Circ Res. 2026 May 22;138(11):e327196. doi: 10.1161/CIRCRESAHA.125.327196. Epub 2026 May 21.
ABSTRACT
Right heart diastolic dysfunction is increasingly recognized as an early and prognostically relevant process in patients with pulmonary vascular disease, heart failure, and congenital heart disease, among others. Despite this, right heart diastolic dysfunction remains poorly defined and inconsistently measured. This review reframes right heart diastology as a disorder of a unified diastolic unit, integrating right atrial function, right ventricular compliance, and pulmonary arterial load. We synthesize invasive physiology, imaging, and human myocardial data to show that abnormalities in relaxation and compliance commonly precede overt right heart systolic failure and are mediated by load-dependent coupling relationships rather than by isolated chamber dysfunction.
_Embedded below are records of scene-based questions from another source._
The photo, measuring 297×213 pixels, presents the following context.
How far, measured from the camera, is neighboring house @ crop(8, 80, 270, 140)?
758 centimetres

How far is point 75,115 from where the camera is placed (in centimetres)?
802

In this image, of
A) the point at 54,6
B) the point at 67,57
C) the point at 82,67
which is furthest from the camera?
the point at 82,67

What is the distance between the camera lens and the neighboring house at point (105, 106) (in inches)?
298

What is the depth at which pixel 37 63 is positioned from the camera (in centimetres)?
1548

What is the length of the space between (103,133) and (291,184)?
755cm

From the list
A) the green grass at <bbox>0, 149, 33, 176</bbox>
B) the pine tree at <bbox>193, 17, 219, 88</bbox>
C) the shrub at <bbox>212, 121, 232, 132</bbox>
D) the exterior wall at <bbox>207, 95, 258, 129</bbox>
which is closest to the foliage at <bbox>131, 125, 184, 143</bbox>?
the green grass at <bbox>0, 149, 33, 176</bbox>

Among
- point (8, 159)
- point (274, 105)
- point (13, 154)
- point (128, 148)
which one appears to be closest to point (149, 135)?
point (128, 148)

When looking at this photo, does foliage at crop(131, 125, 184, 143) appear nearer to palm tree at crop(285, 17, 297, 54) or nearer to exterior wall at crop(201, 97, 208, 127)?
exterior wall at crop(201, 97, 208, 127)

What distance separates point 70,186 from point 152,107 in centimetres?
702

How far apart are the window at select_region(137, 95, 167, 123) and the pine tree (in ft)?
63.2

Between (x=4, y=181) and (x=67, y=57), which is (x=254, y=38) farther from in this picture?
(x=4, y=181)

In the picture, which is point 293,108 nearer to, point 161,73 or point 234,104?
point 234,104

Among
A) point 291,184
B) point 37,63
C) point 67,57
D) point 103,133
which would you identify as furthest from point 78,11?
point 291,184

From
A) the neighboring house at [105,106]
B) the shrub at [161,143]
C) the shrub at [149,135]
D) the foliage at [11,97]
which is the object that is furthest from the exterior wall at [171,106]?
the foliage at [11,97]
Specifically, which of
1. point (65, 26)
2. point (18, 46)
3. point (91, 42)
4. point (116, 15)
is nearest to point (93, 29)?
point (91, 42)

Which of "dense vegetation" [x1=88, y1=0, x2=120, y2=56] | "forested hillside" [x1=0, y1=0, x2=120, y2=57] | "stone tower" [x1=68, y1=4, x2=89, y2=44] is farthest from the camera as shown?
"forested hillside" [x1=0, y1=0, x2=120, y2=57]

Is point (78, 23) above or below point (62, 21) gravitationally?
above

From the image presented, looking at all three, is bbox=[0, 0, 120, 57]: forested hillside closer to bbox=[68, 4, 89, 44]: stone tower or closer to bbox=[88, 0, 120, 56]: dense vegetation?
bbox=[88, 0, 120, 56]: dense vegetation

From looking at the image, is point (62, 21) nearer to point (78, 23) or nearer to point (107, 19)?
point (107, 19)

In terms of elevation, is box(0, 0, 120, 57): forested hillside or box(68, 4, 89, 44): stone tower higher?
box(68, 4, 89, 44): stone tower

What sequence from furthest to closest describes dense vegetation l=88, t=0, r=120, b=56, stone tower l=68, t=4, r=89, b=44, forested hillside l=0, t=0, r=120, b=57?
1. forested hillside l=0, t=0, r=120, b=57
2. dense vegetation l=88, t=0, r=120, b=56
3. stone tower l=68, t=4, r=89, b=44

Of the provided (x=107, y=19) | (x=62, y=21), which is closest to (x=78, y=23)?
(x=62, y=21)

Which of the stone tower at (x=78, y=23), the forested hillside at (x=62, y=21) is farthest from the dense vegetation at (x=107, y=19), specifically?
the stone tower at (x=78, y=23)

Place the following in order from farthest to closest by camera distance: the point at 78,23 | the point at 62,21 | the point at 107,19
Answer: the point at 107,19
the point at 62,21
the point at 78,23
Distinct pressure-volume relationships, strong afterload sensitivity, and distinct atrioventricular coupling interactions render left-ventricular paradigms inadequate to understand the right heart. At the molecular level, we examine chamber-specific determinants of right ventricular stiffness, including fibrosis, titin isoform switching, and neurohormonal signaling, grading the evidence across validated, supported, and inferred tiers. We critically appraise available invasive, echocardiographic, and cardiac magnetic resonance indices, highlighting where validation is robust and where extrapolation persists. Finally, we propose a tiered diagnostic data set and a grading framework centered on the right heart diastolic unit, intended to guide future mechanistic studies and prospective clinical validation.